Oireachtas Joint and Select Committees
Wednesday, 22 October 2025
Joint Committee on Social Protection, Rural and Community Development
Review of Our Rural Future: Rural Development Policy 2021-2025
2:00 am
Mr. Fintan O'Brien:
There are a couple of points to respond to there. We have not directly engaged with Uisce Éireann. We have taken the approach to date that, under existing policy, we would engage via the Department on actions to be delivered on water, and we have taken that approach for the new one. We are engaging quite widely, though, and we have either met or are scheduled to meet some of the other bodies the Deputy mentioned.
We had good engagement with the local authority City and County Management Association committee on rural development during the summer. I cannot remember the exact date. As a Department we also have a quarterly meeting with the CCMA where we discuss shared priorities. It is a key delivery partner for us and we try to keep in touch with it as much as possible. I know it will be having a national forum in November and we are slated to go to that. More generally, we would be in contact with the local authorities on an ongoing basis across our schemes and policies. As I have said, they are key for us.

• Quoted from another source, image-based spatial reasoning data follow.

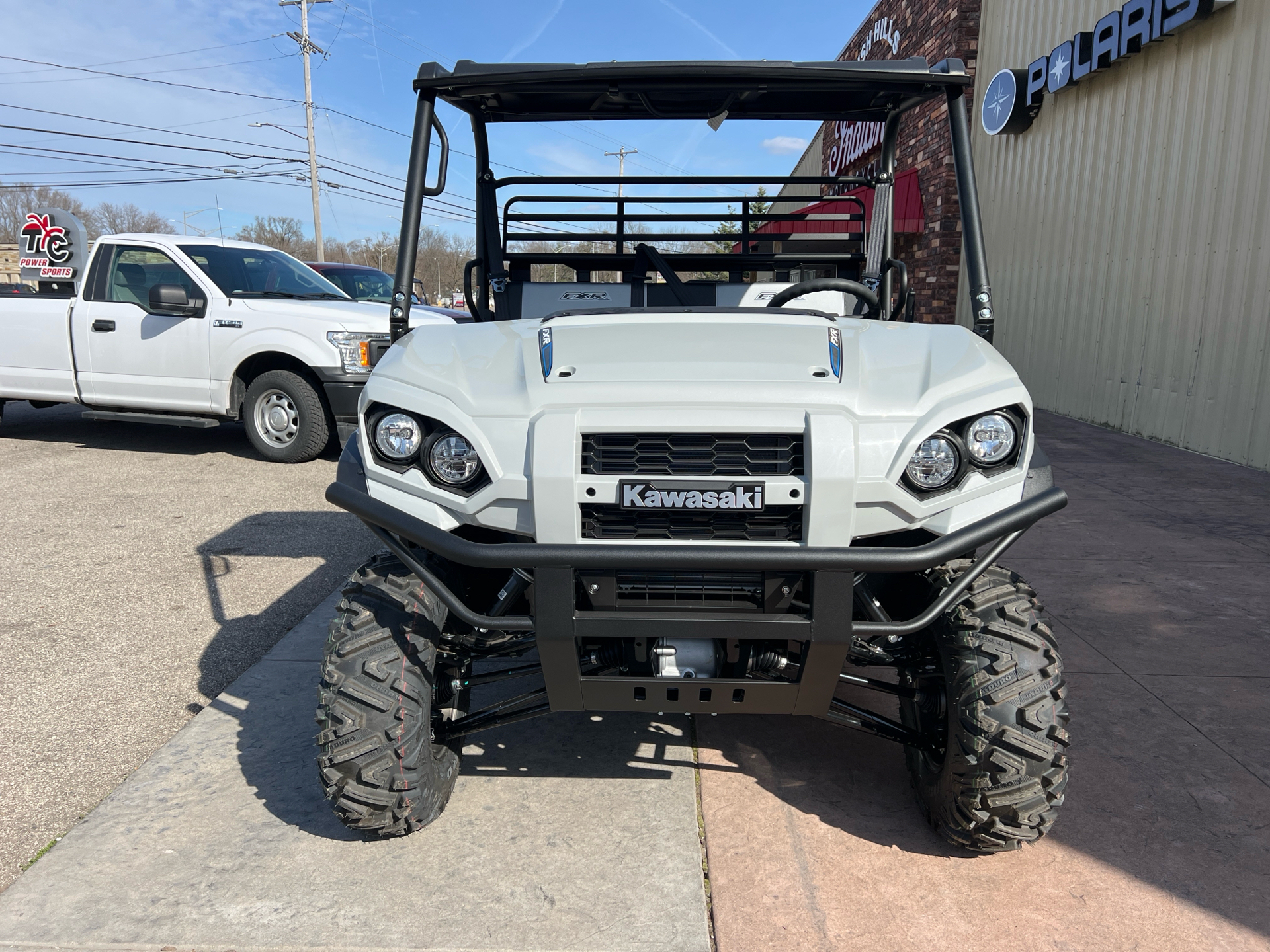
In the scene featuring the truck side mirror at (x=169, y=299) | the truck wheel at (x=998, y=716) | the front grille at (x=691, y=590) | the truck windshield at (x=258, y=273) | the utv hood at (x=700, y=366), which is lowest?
the truck wheel at (x=998, y=716)

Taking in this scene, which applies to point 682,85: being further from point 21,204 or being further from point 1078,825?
point 21,204

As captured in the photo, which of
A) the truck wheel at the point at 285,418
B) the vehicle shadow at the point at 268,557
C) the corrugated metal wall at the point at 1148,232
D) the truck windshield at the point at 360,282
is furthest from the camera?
the truck windshield at the point at 360,282

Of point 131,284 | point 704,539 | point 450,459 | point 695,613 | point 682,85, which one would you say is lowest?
point 695,613

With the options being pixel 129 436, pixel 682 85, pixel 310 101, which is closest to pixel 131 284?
pixel 129 436

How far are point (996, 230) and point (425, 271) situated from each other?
234 ft

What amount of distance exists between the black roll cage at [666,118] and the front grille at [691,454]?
3.09ft

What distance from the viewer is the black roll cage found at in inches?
110

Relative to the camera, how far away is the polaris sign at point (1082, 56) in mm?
8398

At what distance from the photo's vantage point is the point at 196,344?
774cm

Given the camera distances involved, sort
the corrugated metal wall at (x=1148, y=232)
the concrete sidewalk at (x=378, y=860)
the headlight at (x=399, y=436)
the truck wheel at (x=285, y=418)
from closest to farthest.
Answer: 1. the concrete sidewalk at (x=378, y=860)
2. the headlight at (x=399, y=436)
3. the truck wheel at (x=285, y=418)
4. the corrugated metal wall at (x=1148, y=232)

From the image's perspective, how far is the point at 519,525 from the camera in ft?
7.02

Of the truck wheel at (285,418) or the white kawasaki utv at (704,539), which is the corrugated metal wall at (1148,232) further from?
the truck wheel at (285,418)

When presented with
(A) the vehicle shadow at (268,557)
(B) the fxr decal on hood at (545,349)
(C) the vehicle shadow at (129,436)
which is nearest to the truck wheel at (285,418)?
(C) the vehicle shadow at (129,436)

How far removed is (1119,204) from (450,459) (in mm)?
9678
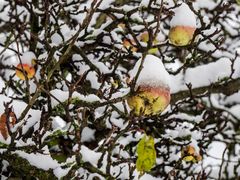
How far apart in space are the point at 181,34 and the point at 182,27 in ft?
0.16

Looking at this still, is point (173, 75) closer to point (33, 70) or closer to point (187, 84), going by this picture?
point (187, 84)

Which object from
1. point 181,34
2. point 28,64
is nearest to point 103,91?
point 181,34

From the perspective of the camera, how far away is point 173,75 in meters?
3.67

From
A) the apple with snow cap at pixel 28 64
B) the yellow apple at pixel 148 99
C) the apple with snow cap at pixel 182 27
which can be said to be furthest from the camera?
the apple with snow cap at pixel 28 64

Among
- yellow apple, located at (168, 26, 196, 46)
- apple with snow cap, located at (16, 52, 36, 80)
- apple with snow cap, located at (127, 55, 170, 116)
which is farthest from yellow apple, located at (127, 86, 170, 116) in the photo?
apple with snow cap, located at (16, 52, 36, 80)

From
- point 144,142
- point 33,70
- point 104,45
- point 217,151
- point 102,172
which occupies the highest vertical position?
point 217,151

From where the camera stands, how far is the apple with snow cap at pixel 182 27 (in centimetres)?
298

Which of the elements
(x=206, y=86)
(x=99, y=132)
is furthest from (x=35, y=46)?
(x=206, y=86)

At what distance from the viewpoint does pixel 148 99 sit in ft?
7.20

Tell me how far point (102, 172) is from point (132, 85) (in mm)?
618

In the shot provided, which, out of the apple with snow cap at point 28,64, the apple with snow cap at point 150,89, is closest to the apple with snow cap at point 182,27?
the apple with snow cap at point 150,89

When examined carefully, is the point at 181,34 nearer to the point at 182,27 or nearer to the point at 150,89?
the point at 182,27

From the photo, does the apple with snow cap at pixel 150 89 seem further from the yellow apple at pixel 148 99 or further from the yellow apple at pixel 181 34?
the yellow apple at pixel 181 34

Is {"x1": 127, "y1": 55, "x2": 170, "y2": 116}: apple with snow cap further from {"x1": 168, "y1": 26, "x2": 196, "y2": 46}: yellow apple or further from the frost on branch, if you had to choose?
{"x1": 168, "y1": 26, "x2": 196, "y2": 46}: yellow apple
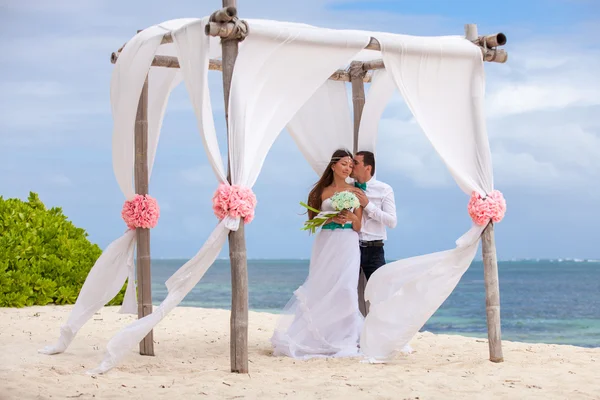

We are also due to meet the regional assemblies in November to get their views. One of the things we talk about quite a lot is balanced regional development. The regional assemblies are at the core of this to understand their perspective and understand where the various regions see the priorities and the challenges. This will be very useful engagement for us also. We are also meeting the Western Development Commission in the coming weeks. It has a particular role in the region it serves also.
That leads me to one of the things the OECD mentioned when it came over with a number of international experts, both academic and OECD-based, and they were looking at our system. They were struck by how many different layers there are between central government, local authorities, the local development companies which do an unbelievable amount of work on the ground, and regional assemblies. It took them a while to get their heads around these layers and where they all fit together. This is something we are thinking about ourselves, in terms of clarifying that environment in which rural development policy works.
With regard to Local Link, I do not really know how those routes are chosen. When Deputy McGuinness mentions top-down, certainly one of the principles we would see in relation to rural development is place-based idea. It is not possible from our offices in Dublin and Ballina for us to design schemes that suit every single rural area. Many of our schemes, be they LEADER or some of our more nationally funded schemes, are based on this idea of local consultation and local authorities engaging with communities. This is how we deliver value for money and how we get schemes and initiatives that impact what people on the ground want. This principle is very much at the forefront of our thinking.